課題.
1. 本文のうち、「1年生わくわくぶんこ ~「子」という語句を含む部分で始まり「ている1年生専用の蔵書です。」で終わる箇所を、一字も変えずに書き写すこと。
2. 本文で、学校図書館に取りそろえられているとされる本の種類をすべて挙げること。

本文.
:::

1年生わくわくぶんこ ~「子どもたちの読書活動を応援したい!」書店と小学校が手を取り合う、倉敷市独自の読書教育
読書好きにはたまらない、図書館に配架(はいか)される大量の蔵書。一方で、初めて図書館に行く人のなかには、どこから手を伸ばしたら良いかわからず、戸惑ってしまう人もいるでしょう。
ピカピカのランドセルを背負った小学一年生が初めて利用する図書館は、学校図書館です。学校図書館には、読み物としての絵本や小説だけでなく、調べ学習で使用する図鑑や辞典も数多く取りそろえられています。
私も前職の教員時代、児童たちと授業内外で学校図書館を利用していました。子どもたちは数多くの本に気持ちは高まるようでしたが、やはり45分の授業内で自分の読みたい本を探すのは大変な作業でした。
倉敷市では、全学校の学校図書館に「1年生わくわくぶんこ」を用意しています。書店と学校が手を取り合い、小学1年生の読書教育を応援する日本初の取り組みを紹介します。
1年生わくわくぶんことは
1年生わくわくぶんこは、倉敷市内の小学校の学校図書館に設置されている1年生専用の蔵書です。
読書教育がスタートする小学1年生に「まずは気軽に、読みたい本を選びスムーズに貸し出しをすること」を目的に2017年度からスタート。現在は、倉敷市立小学校の全学校図書館に設置されています。
1年生わくわくぶんこの取り組みは、学校だけで進んでいるのではありません。発案者は、倉敷市内の書店有志で活動する倉敷市書店事業協同組合ですが、読書推進活動をする倉敷市との協議の上、市の事業として施行されました。

:::

提供資料.
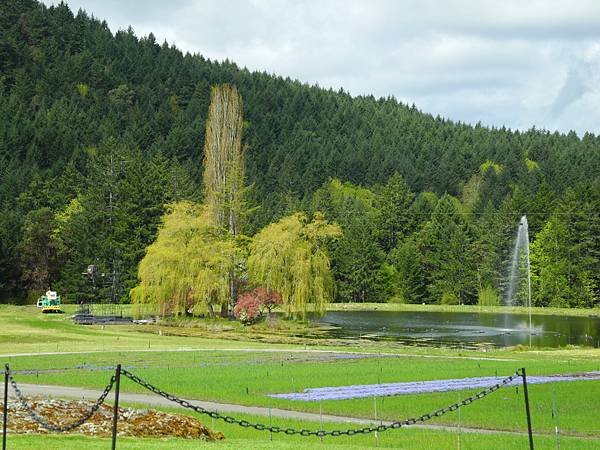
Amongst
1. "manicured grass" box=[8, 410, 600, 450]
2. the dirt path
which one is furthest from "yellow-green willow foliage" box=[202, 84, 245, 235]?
"manicured grass" box=[8, 410, 600, 450]

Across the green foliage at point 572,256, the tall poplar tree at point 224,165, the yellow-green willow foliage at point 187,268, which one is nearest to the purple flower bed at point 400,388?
the yellow-green willow foliage at point 187,268

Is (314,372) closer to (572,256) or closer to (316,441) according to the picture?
(316,441)

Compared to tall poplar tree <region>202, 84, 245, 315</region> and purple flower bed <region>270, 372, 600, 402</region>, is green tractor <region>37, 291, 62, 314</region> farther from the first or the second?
purple flower bed <region>270, 372, 600, 402</region>

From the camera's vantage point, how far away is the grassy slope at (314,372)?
30.9m

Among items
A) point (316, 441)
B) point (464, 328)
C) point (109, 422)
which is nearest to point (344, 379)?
point (316, 441)

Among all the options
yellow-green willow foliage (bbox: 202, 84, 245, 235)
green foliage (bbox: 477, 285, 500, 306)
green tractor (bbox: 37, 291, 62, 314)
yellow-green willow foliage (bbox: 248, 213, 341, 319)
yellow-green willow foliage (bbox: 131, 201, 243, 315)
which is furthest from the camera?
green foliage (bbox: 477, 285, 500, 306)

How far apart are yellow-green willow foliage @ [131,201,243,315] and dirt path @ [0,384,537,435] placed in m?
47.7

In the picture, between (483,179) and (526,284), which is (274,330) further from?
(483,179)

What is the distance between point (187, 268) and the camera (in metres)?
87.0

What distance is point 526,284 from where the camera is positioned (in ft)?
411

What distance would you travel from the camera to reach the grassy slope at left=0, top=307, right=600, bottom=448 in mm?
30891

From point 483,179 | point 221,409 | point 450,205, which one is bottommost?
point 221,409

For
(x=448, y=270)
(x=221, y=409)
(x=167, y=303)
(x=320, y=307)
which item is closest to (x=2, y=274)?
(x=167, y=303)

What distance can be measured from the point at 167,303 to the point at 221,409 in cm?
5603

:::

解答一覧.
1.
1年生わくわくぶんこ ~「子どもたちの読書活動を応援したい!」書店と小学校が手を取り合う、倉敷市独自の読書教育
読書好きにはたまらない、図書館に配架(はいか)される大量の蔵書。一方で、初めて図書館に行く人のなかには、どこから手を伸ばしたら良いかわからず、戸惑ってしまう人もいるでしょう。
ピカピカのランドセルを背負った小学一年生が初めて利用する図書館は、学校図書館です。学校図書館には、読み物としての絵本や小説だけでなく、調べ学習で使用する図鑑や辞典も数多く取りそろえられています。
私も前職の教員時代、児童たちと授業内外で学校図書館を利用していました。子どもたちは数多くの本に気持ちは高まるようでしたが、やはり45分の授業内で自分の読みたい本を探すのは大変な作業でした。
倉敷市では、全学校の学校図書館に「1年生わくわくぶんこ」を用意しています。書店と学校が手を取り合い、小学1年生の読書教育を応援する日本初の取り組みを紹介します。
1年生わくわくぶんことは
1年生わくわくぶんこは、倉敷市内の小学校の学校図書館に設置されている1年生専用の蔵書です。

2. 絵本、小説、図鑑、辞典